Nunes (2001 p. 30) ao discutir sobre os saberes docentes e a formação de professores reconhece que pensar num modelo de professor implica considerar a contextualização dos saberes docente, bem como demanda observar as condições históricas e sociais de exercício profissional, considerando que

Dessa forma, resgata a importância de se considerar o professor em sua própria formação, num processo de auto-formação, de reelaboração dos saberes iniciais em confronto com a prática vivenciada. Assim seus saberes vão se constituindo a partir de uma reflexão na e sobre a prática. Essa tendência reflexiva vem-se apresentando como um novo paradigma na formação de professores, sedimentando uma política de desenvolvimento pessoal e profissional dos professores e das instituições escolares.
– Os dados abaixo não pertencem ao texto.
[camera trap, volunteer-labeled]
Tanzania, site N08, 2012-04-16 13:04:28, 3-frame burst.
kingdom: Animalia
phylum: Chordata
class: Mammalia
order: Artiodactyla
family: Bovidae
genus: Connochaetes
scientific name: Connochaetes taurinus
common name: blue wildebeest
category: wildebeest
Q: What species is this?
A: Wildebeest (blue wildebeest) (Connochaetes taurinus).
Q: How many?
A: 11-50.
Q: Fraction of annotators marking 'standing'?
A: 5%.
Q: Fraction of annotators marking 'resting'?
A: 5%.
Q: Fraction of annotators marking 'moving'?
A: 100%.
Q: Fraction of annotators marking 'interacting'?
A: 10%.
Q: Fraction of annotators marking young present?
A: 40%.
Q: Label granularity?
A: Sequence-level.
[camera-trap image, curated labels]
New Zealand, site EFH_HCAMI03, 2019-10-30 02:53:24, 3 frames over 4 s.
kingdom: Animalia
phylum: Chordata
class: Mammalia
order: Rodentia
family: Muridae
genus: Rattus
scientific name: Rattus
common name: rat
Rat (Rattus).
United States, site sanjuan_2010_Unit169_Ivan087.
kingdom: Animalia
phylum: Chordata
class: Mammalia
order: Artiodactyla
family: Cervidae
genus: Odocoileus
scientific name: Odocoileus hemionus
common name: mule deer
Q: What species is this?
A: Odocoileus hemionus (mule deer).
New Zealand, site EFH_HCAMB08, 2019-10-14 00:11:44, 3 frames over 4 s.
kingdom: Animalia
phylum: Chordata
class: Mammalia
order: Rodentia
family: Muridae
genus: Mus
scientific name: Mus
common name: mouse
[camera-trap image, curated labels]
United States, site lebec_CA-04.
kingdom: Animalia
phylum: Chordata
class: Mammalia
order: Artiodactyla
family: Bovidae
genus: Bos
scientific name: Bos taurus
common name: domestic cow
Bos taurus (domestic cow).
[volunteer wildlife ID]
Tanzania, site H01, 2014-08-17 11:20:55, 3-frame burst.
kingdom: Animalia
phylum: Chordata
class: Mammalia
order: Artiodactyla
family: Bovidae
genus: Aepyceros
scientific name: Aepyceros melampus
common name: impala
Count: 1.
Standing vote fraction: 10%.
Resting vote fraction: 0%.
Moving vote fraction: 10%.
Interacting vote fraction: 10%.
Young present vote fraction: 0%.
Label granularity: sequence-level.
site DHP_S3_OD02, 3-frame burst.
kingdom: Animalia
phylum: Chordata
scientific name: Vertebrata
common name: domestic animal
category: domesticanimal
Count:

No contexto das discussões acerca dessa temática devemos ressaltar diferentes contribuições tanto em nível internacional, quanto nacional. Na literatura internacional destacamos os pensamentos de Guathier (1998); Tardif (2000); Imbernón (2000); Nóvoa (1995) e Garcia (1987). Na produção nacional evocamos as reflexões de Pimenta (1999); Fiorentini (1998); Therrien (2002); Santos (2002) e Caldeira (1995).

Gauthier (1998 p.188) em suas reflexões sobre os conhecimentos próprios ao ensino enfatiza que é essencial a revelação e a validação dos saberes da experiência docente a fim de que esses saberes não permaneçam circunscritos às práticas individuais dos(as) professores(as). Essa percepção revela que os saberes da experiência docente precisam ser socializados, pois, por seu caráter individual e privado, poderão ter pouca utilidade nos processos de formação docente. Neste caso, o autor acima referido ressalta que a socialização dos resultados de pesquisas, sobre práticas e saberes docente, “poderiam criar um saber a mais para o reservatório de conhecimentos a partir do qual os professores alimentam sua prática”.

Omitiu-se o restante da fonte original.